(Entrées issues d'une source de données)
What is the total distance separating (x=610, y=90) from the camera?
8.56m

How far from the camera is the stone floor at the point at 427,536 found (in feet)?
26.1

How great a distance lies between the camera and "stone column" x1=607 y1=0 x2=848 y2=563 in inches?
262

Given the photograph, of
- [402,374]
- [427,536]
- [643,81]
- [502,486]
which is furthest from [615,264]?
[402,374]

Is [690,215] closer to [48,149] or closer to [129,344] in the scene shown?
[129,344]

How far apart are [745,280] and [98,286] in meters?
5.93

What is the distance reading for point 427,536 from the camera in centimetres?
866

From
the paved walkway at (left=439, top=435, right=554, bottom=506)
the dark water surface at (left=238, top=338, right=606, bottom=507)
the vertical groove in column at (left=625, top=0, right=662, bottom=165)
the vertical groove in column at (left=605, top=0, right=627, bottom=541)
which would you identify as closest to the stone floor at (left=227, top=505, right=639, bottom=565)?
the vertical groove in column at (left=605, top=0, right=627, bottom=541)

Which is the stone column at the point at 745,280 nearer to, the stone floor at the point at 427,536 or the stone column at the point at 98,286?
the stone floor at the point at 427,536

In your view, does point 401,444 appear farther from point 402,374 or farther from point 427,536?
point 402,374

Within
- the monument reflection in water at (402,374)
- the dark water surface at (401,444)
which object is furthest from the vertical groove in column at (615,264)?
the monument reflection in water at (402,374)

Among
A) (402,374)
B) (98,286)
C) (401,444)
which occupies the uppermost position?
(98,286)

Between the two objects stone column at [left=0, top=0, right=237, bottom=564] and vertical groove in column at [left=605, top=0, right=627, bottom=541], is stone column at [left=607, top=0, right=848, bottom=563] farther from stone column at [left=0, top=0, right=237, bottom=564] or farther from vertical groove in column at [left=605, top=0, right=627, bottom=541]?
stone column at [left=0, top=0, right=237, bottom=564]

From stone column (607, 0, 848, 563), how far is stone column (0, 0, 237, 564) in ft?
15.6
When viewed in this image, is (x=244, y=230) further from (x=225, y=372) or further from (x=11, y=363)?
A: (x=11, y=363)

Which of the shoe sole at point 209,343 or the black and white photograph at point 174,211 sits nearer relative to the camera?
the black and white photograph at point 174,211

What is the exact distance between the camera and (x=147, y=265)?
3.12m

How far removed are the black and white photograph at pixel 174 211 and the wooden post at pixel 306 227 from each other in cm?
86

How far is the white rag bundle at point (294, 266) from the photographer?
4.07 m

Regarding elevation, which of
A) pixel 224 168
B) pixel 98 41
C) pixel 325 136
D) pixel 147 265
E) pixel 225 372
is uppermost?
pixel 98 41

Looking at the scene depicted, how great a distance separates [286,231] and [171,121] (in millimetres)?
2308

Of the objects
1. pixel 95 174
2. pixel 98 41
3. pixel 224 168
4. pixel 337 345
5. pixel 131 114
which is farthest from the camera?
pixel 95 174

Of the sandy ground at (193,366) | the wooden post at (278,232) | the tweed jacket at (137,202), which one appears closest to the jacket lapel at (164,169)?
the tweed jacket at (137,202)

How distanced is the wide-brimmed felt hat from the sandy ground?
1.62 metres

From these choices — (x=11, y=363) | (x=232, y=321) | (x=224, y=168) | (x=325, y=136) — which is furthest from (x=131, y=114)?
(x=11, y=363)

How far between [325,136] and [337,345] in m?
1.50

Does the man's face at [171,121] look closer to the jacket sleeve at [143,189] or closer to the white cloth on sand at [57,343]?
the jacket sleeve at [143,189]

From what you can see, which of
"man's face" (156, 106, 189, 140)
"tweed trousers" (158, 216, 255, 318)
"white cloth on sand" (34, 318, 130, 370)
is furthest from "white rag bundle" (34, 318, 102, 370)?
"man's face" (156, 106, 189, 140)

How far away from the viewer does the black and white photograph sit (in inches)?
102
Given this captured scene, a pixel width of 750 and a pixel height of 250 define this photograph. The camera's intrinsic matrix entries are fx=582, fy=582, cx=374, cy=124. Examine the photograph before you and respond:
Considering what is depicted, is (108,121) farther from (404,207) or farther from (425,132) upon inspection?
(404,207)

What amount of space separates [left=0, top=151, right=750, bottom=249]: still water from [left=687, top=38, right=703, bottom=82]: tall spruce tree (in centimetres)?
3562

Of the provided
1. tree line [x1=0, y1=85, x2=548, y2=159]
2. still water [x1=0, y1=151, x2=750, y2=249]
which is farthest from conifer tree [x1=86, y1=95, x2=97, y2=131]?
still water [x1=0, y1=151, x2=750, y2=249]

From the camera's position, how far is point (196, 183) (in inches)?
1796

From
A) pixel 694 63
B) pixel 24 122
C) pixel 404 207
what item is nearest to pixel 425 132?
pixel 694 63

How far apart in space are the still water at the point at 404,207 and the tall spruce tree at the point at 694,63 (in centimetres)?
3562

## À effectuer
Recopiez à l'identique l'ensemble des entrées ci-dessus, sans en omettre ni en modifier aucune.

## Réponse
What is the total distance separating (x=610, y=90) from the camera?
8.56m

How far from the camera is the stone floor at the point at 427,536 found (in feet)?
26.1

How great a distance lies between the camera and "stone column" x1=607 y1=0 x2=848 y2=563 in inches?
262

Given the photograph, of
- [402,374]
- [427,536]
- [643,81]
- [502,486]
which is furthest from [615,264]?
[402,374]

Is [690,215] closer to [48,149] or closer to [129,344] in the scene shown?
[129,344]

How far apart are [745,280] and [98,286] in meters?
5.93

What is the distance reading for point 427,536 from the camera in centimetres?
866

From
the paved walkway at (left=439, top=435, right=554, bottom=506)
the dark water surface at (left=238, top=338, right=606, bottom=507)
the vertical groove in column at (left=625, top=0, right=662, bottom=165)
the vertical groove in column at (left=605, top=0, right=627, bottom=541)
which would you identify as closest to the stone floor at (left=227, top=505, right=639, bottom=565)?
the vertical groove in column at (left=605, top=0, right=627, bottom=541)

Which is the stone column at the point at 745,280 nearer to, the stone floor at the point at 427,536 or the stone column at the point at 98,286?
the stone floor at the point at 427,536

In your view, does point 401,444 appear farther from point 402,374 or farther from point 427,536?
point 402,374

Within
- the monument reflection in water at (402,374)
- the dark water surface at (401,444)
which object is furthest from the vertical groove in column at (615,264)?
the monument reflection in water at (402,374)

Among
A) (402,374)
B) (98,286)
C) (401,444)
which occupies the uppermost position?
(98,286)

Between the two objects stone column at [left=0, top=0, right=237, bottom=564] and vertical groove in column at [left=605, top=0, right=627, bottom=541], is stone column at [left=607, top=0, right=848, bottom=563] farther from stone column at [left=0, top=0, right=237, bottom=564] or farther from vertical groove in column at [left=605, top=0, right=627, bottom=541]?
stone column at [left=0, top=0, right=237, bottom=564]

From stone column (607, 0, 848, 563), how far is stone column (0, 0, 237, 564) in ft?
15.6
When viewed in this image, is (x=244, y=230) further from (x=225, y=372) or further from (x=11, y=363)?
A: (x=11, y=363)

Which of the shoe sole at point 209,343 or the black and white photograph at point 174,211 sits nearer relative to the camera?
the black and white photograph at point 174,211

What is the exact distance between the camera and (x=147, y=265)?
3.12m

How far removed are the black and white photograph at pixel 174 211 and the wooden post at pixel 306 227 from each other in cm?
86

How far is the white rag bundle at point (294, 266) from the photographer?
4.07 m

Regarding elevation, which of
A) pixel 224 168
B) pixel 98 41
C) pixel 325 136
D) pixel 147 265
E) pixel 225 372
is uppermost?
pixel 98 41

Looking at the scene depicted, how great a distance separates [286,231] and [171,121] (in millimetres)?
2308

Of the objects
1. pixel 95 174
2. pixel 98 41
3. pixel 224 168
4. pixel 337 345
5. pixel 131 114
which is farthest from the camera?
pixel 95 174

Of the sandy ground at (193,366) | the wooden post at (278,232) | the tweed jacket at (137,202), which one appears closest to the jacket lapel at (164,169)?
the tweed jacket at (137,202)

How distanced is the wide-brimmed felt hat from the sandy ground?
1.62 metres

From these choices — (x=11, y=363) | (x=232, y=321) | (x=224, y=168) | (x=325, y=136) — which is furthest from (x=131, y=114)?
(x=11, y=363)

How far between [325,136] and [337,345] in m?
1.50

Does the man's face at [171,121] look closer to the jacket sleeve at [143,189] or closer to the white cloth on sand at [57,343]?
the jacket sleeve at [143,189]

From what you can see, which of
"man's face" (156, 106, 189, 140)
"tweed trousers" (158, 216, 255, 318)
"white cloth on sand" (34, 318, 130, 370)
is furthest from "white rag bundle" (34, 318, 102, 370)?
"man's face" (156, 106, 189, 140)

How far away from the viewer does the black and white photograph sit (in inches)?
102
Given this captured scene, a pixel width of 750 and a pixel height of 250 define this photograph. The camera's intrinsic matrix entries are fx=582, fy=582, cx=374, cy=124. Examine the photograph before you and respond:
Considering what is depicted, is (108,121) farther from (404,207) or farther from (425,132) upon inspection?
(404,207)

What amount of space separates [left=0, top=151, right=750, bottom=249]: still water from [left=687, top=38, right=703, bottom=82]: tall spruce tree (in centimetres)?
3562

Of the provided
1. tree line [x1=0, y1=85, x2=548, y2=159]
2. still water [x1=0, y1=151, x2=750, y2=249]
which is farthest from conifer tree [x1=86, y1=95, x2=97, y2=131]?
still water [x1=0, y1=151, x2=750, y2=249]

From the camera's position, how far is point (196, 183) (in inches)?
1796

From
A) pixel 694 63
B) pixel 24 122
C) pixel 404 207
what item is nearest to pixel 425 132?
pixel 694 63

How far apart in space are the still water at the point at 404,207 and the tall spruce tree at the point at 694,63 (in centimetres)?
3562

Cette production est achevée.